§ Your instructions
No line before the one holding "Sun setting behind the church in London" is to be copied; that line and all after it, through the end of the listing, are returned exactly, minus pictures.

§ Supplied information
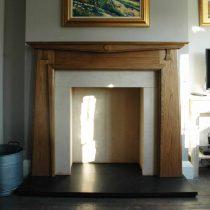 wooden fire surround|Pinckney Green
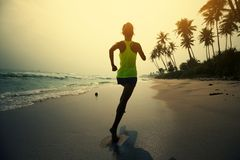 Woman running on tropical beach during sunrise royalty free stock images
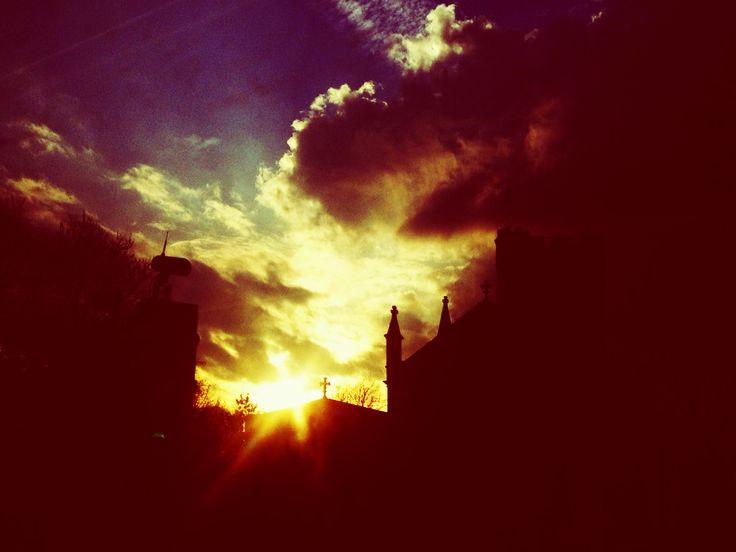 Sun setting behind the church in London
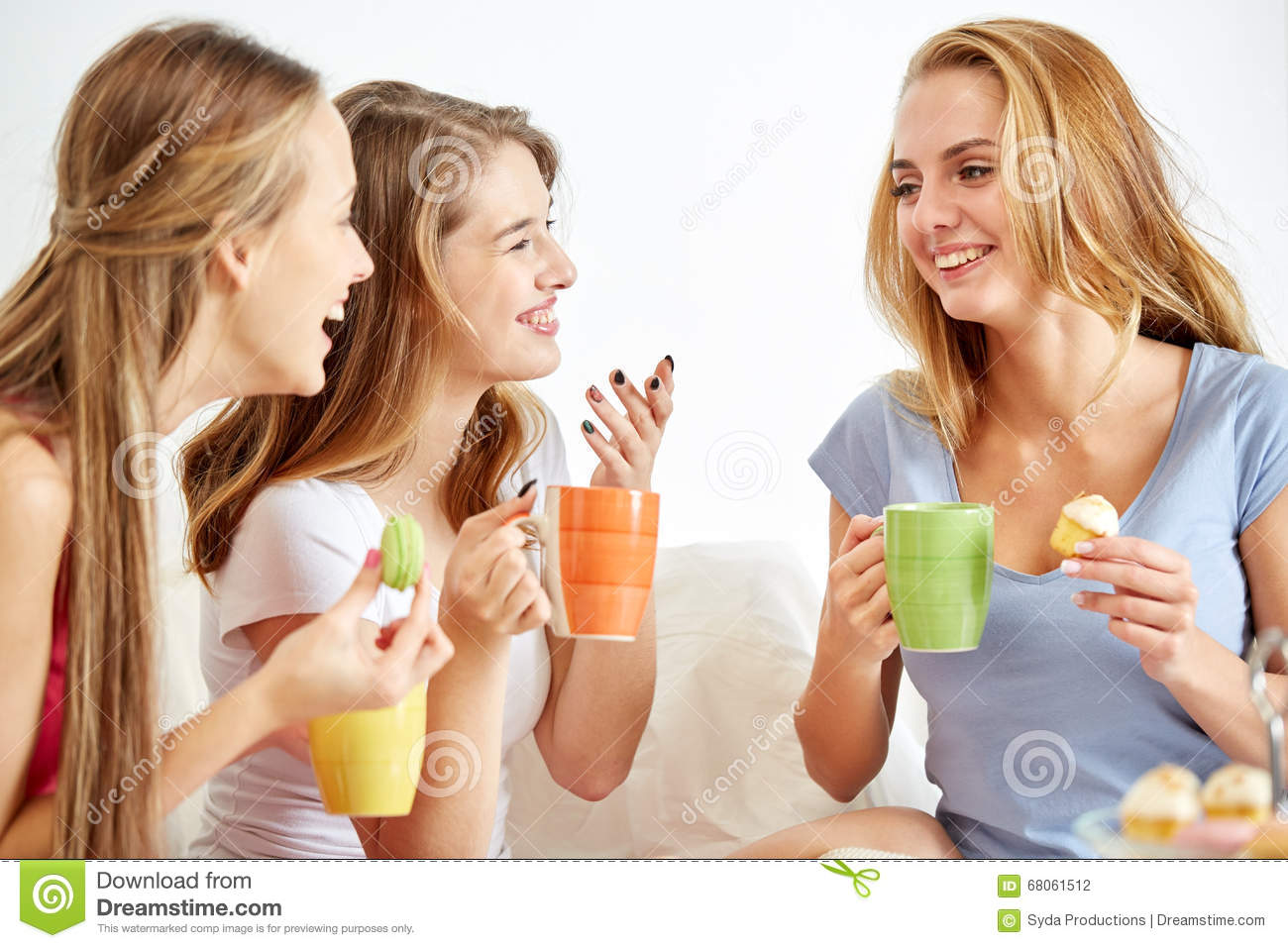 Young Women Drinking Tea And Gossiping At Home Royalty ...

§ Your response
 Sun setting behind the church in London
 Young Women Drinking Tea And Gossiping At Home Royalty ...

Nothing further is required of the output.